Laura Coughanour’s avocation met her vocation last month, and she’s grateful for that as the calendar nears Thanksgiving.
Coughanour is the acting deputy director of the Public Works Department in Manassas Park, and she’s also a believer in animal rescue.
So it seems appropriate that she was the one who got the call Oct. 17 that a kitten was trapped in a sewer pipe on Mosby Court.
It was about 6 p.m., and a resident at the Mosby Ridge condominium development called the police, saying she heard what she thought was a kitten crying from inside an exterior pipe by her home.
Police responded and contacted Coughanour when they realized it was a public works issue. It’s possible someone flushed the kitten down a toilet, but city employees found a clue that suggested something else.
A sewer clean-out pipe next to the caller’s building had its cap removed, indicating it was more likely that someone dropped the kitten in the pipe. The four-inch pipe is used to reach and unclog the sewer line when it’s blocked. Public works, for example, might be called when a blockage develops after grease poured down a kitchen sink solidifies.
“But never because of a kitten blockage,” Coughanour said. “And, hopefully, we’ll never have another one.”
Coughanour and her colleagues could hear the cat crying in the pipe, but they didn’t know how far away it was. She had a tackle box in her car, so she tied a lure to some fishing line and tried to coax the cat back up.
That didn’t work, so Wayne Martin, the sewer department supervisor, called over one of his crewmen, who brought a video camera they put into the pipe to see where the kitten was.
When they found it, they saw it was farther away than they thought. So they tried to use the camera cord to push the feline toward a nearby manhole.
That didn’t work, either. Luckily, members of another public works crew were scheduled for a job that night anyway, so they were routed instead to Mosby Court to help.
The idea was to use a high-pressure line from a “flush truck” to push the kitten toward the manhole with a stream of water. A crewman with a fishing net would be lowered into the manhole, and he would try to catch the feline as it washed toward him.
Everything had to work just right: If the fishing net didn’t catch the kitten, the cat would end up in the sewer main. If too much pressure was used in the flush, the water could drown the animal.
“You’re lucky I didn’t ask you to tear up the street,” Coughanour joked to public works superintendent Chris Simmons last week while recalling the rigmarole.
The flushing took a half-hour, but it worked. Crewman Mike Simmons caught the kitten in the net amid lots of other debris. It turned out the little one was a gray tabby, although it initially appeared black from all of the grime in the pipe.
The whole ordeal was witnessed by not only much of the Public Works Department, but also a crowd of onlookers who gathered as the rescue took place.

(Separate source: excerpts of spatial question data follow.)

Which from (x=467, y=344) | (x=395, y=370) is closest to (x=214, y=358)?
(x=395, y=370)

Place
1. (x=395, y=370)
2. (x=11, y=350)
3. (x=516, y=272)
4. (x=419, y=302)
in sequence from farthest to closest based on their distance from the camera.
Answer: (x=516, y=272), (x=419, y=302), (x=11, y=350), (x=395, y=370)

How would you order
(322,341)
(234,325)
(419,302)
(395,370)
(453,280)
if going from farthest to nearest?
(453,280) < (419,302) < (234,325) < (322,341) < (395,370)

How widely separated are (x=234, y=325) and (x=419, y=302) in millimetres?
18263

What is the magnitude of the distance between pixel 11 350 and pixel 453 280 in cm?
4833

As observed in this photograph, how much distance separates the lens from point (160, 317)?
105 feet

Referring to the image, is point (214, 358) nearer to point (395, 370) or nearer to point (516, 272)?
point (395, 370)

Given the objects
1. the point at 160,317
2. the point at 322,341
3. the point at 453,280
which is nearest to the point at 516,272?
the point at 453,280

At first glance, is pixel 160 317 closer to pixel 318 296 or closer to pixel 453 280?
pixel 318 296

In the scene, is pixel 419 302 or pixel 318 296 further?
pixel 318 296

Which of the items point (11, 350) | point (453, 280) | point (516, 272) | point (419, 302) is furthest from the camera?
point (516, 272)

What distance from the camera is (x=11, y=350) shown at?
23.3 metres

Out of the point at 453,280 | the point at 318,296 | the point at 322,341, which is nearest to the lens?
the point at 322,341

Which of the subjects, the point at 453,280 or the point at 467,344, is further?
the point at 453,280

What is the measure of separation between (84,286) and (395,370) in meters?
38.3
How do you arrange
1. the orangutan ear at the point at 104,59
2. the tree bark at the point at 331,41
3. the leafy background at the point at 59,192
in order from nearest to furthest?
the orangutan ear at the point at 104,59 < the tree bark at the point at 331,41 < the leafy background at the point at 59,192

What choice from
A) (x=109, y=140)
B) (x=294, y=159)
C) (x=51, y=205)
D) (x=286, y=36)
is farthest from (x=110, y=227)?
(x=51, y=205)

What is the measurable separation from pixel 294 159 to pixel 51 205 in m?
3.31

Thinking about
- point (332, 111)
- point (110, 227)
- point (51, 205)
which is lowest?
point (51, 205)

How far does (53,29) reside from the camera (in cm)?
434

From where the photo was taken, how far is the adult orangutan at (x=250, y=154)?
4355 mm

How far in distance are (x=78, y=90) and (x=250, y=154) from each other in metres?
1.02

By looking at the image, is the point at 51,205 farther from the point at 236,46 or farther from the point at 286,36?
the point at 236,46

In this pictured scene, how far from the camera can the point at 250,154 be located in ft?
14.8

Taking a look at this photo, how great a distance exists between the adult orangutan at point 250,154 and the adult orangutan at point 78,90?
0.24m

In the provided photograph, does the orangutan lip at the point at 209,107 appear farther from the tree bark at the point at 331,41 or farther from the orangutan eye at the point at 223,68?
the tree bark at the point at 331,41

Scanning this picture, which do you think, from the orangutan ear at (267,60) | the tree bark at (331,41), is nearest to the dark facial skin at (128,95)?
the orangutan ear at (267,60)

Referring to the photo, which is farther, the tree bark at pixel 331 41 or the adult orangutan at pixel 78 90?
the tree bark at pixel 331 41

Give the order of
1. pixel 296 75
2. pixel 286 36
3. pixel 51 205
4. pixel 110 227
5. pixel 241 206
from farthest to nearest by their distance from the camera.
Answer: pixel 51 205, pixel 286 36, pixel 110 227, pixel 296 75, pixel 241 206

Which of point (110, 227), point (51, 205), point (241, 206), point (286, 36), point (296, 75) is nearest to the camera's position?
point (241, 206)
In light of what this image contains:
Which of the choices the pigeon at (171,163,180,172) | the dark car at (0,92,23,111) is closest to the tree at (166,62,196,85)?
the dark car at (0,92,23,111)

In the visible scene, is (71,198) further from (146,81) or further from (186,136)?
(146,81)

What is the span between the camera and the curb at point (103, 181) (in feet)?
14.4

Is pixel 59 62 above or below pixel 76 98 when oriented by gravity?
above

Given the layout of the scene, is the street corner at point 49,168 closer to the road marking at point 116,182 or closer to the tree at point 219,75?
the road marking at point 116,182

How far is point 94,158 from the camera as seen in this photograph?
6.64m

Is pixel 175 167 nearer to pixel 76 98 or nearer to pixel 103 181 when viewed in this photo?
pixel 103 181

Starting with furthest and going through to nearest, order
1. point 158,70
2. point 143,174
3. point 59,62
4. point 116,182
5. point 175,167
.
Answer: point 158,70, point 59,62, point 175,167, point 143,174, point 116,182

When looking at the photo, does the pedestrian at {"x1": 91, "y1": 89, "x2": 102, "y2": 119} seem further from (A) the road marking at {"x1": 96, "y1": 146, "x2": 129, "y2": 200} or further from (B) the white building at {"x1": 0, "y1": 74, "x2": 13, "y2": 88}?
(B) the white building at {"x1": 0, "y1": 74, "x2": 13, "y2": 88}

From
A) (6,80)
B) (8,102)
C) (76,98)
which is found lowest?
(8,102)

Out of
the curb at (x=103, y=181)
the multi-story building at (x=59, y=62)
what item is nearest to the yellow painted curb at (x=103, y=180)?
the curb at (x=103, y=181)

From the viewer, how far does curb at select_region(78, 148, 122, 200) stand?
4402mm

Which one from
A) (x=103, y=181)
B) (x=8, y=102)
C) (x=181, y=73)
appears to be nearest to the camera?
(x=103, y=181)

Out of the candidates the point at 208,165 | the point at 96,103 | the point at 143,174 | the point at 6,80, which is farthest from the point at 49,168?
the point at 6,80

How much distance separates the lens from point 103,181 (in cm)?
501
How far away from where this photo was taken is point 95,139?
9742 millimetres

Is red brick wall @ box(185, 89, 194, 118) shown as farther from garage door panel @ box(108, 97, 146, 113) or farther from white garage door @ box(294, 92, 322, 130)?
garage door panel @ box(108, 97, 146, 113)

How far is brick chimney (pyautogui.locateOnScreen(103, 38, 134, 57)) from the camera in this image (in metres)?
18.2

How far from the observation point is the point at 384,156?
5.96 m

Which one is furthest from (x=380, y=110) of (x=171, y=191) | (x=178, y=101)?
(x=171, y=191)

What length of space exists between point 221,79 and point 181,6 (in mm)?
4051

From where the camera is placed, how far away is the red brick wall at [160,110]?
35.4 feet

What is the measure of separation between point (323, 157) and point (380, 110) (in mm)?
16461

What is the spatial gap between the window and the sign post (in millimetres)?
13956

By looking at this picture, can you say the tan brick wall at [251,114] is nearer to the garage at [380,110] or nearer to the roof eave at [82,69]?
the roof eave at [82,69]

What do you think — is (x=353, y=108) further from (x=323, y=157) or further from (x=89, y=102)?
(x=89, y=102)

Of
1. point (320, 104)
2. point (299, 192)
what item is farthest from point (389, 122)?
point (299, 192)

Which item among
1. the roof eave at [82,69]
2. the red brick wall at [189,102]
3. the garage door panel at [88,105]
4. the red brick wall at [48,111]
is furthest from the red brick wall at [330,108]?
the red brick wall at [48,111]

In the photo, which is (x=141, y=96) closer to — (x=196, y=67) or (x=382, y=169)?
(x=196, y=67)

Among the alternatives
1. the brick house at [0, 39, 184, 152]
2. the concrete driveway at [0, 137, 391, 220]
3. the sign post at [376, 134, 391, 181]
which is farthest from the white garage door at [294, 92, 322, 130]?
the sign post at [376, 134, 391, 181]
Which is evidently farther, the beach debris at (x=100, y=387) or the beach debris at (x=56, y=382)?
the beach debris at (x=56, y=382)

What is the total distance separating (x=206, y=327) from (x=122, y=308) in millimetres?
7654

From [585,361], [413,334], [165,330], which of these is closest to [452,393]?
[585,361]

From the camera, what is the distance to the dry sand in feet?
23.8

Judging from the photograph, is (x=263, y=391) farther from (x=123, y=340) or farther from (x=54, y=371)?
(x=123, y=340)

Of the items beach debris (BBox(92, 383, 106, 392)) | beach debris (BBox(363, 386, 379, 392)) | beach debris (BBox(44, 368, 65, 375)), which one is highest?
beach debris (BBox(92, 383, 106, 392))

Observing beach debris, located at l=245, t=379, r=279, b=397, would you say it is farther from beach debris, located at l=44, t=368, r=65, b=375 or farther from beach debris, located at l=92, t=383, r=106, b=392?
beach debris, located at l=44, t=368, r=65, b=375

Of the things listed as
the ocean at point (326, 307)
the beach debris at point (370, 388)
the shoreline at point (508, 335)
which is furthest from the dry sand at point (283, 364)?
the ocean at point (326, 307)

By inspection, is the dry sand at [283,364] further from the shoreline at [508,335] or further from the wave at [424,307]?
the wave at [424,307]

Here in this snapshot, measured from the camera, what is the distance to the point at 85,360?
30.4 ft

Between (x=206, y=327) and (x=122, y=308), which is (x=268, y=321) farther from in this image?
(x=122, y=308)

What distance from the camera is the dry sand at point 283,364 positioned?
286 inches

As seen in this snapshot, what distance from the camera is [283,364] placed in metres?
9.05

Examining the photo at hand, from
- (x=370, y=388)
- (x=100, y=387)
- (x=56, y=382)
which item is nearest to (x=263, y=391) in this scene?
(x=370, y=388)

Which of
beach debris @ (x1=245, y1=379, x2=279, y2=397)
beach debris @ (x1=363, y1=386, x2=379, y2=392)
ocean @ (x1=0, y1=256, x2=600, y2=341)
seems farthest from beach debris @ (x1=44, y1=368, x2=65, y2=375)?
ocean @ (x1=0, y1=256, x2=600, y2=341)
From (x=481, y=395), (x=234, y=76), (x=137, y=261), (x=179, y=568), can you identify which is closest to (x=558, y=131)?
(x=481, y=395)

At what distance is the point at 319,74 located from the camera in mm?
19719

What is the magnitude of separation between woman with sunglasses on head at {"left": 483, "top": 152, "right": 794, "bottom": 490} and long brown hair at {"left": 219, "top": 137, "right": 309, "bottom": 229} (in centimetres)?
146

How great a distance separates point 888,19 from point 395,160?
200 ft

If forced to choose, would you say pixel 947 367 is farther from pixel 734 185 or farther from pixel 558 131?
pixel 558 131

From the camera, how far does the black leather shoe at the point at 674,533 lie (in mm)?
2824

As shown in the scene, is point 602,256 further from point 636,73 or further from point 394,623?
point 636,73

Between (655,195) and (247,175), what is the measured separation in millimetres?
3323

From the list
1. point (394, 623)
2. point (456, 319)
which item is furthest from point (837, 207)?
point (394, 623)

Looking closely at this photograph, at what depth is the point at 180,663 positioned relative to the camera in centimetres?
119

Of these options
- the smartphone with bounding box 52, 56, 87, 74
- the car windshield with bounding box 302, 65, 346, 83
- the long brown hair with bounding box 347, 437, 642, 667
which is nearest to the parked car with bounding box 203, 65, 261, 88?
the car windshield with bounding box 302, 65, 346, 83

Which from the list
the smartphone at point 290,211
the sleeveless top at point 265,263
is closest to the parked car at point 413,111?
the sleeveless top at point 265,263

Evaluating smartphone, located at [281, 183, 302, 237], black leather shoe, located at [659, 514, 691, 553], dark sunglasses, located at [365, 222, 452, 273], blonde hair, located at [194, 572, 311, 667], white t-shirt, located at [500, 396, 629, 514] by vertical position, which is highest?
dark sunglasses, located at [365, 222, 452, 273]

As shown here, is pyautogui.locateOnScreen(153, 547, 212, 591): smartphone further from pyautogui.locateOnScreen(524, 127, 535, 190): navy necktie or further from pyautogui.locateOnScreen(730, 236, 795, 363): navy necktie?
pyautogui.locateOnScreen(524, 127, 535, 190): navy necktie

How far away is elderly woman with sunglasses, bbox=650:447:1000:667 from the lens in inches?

The kitten, which Coughanour figures was probably feral, was less than a week old, and the public works crew said it’s possible it was dropped down the pipe not with malicious intent, but by someone who didn’t realize what they were doing.
“My guess is that it was kids,” Chris Simmons said.
The kitten was wrapped in a towel, and Coughanour rushed it to an emergency veterinarian, who cared for it until she could take it home, where she already had two other rescued cats.
Its eyes seemed too big for its head, so someone said it looked like the character Smeagol from J.R.R. Tolkien’s “The Lord of the Rings.”
So that’s the name Coughanour uses when the cat is quiet. When he’s mischievous, she uses Gollum, Smeagol’s better-known — but far meaner — alter ego.
“I ought to call him Miracle,” she said, “because he, in every respect, is a miracle.”